## Written request
All lines from the line containing "How far away" up to and including the last line of the listing below should be echoed exactly; no other lines belong in the response.

....................

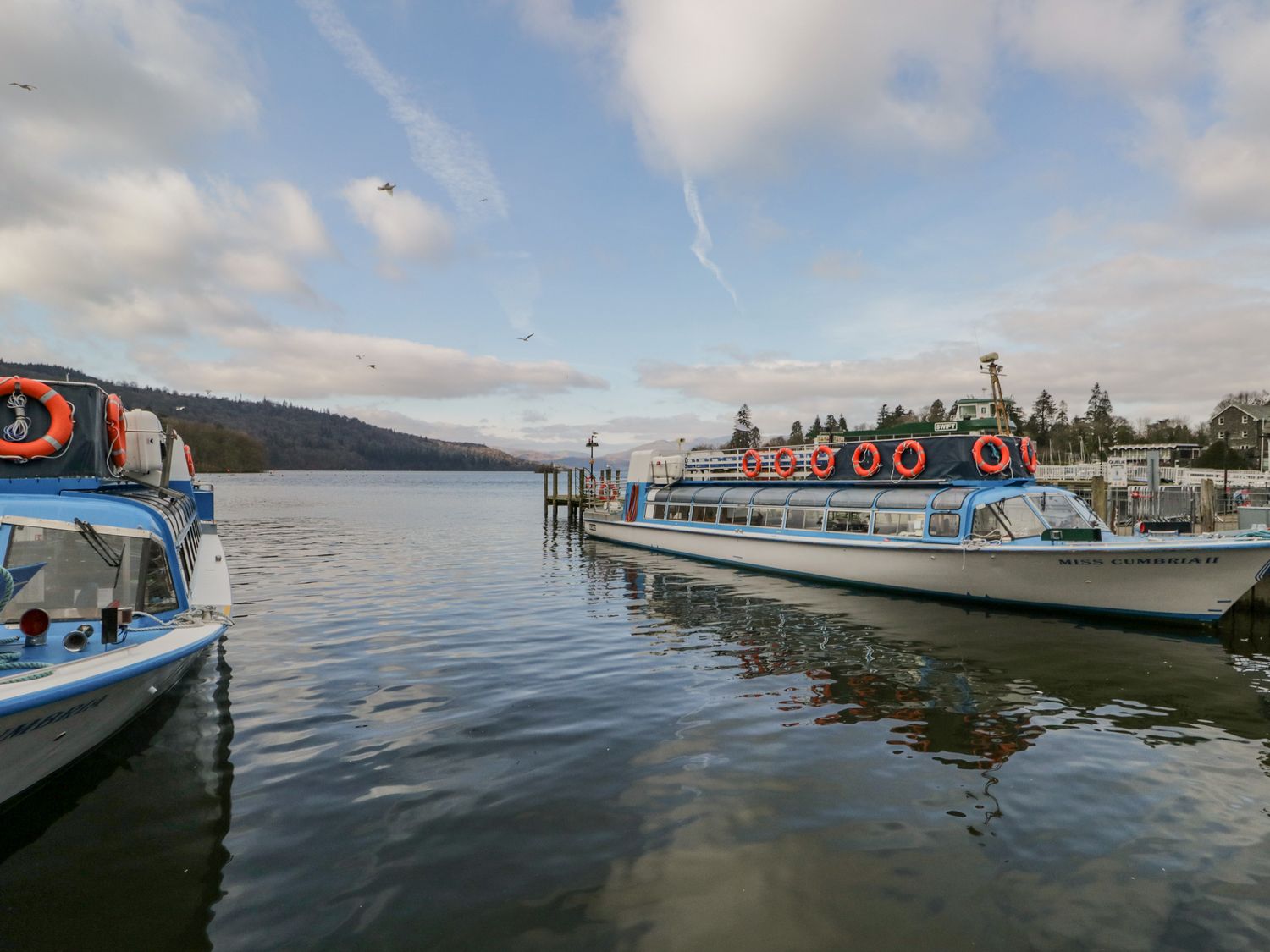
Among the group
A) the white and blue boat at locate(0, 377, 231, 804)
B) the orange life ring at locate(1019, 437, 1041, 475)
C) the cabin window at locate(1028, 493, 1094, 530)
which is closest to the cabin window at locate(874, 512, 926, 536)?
the cabin window at locate(1028, 493, 1094, 530)

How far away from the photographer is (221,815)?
7051 mm

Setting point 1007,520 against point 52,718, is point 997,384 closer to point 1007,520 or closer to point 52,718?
point 1007,520

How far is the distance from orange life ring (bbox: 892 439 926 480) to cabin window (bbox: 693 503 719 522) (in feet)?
28.1

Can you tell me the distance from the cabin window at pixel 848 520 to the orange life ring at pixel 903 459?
1785 mm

....................

## Problem solution
How far away from the photographer is (221,815)?
7051 mm

Setting point 1007,520 against point 52,718, is point 997,384 closer to point 1007,520 or closer to point 52,718?
point 1007,520

How far is the distance from orange life ring (bbox: 892 439 926 480) to cabin window (bbox: 693 503 719 522) (in feet)?
28.1

Can you tell me the distance from the cabin window at pixel 848 520 to the orange life ring at pixel 903 459?
1785 mm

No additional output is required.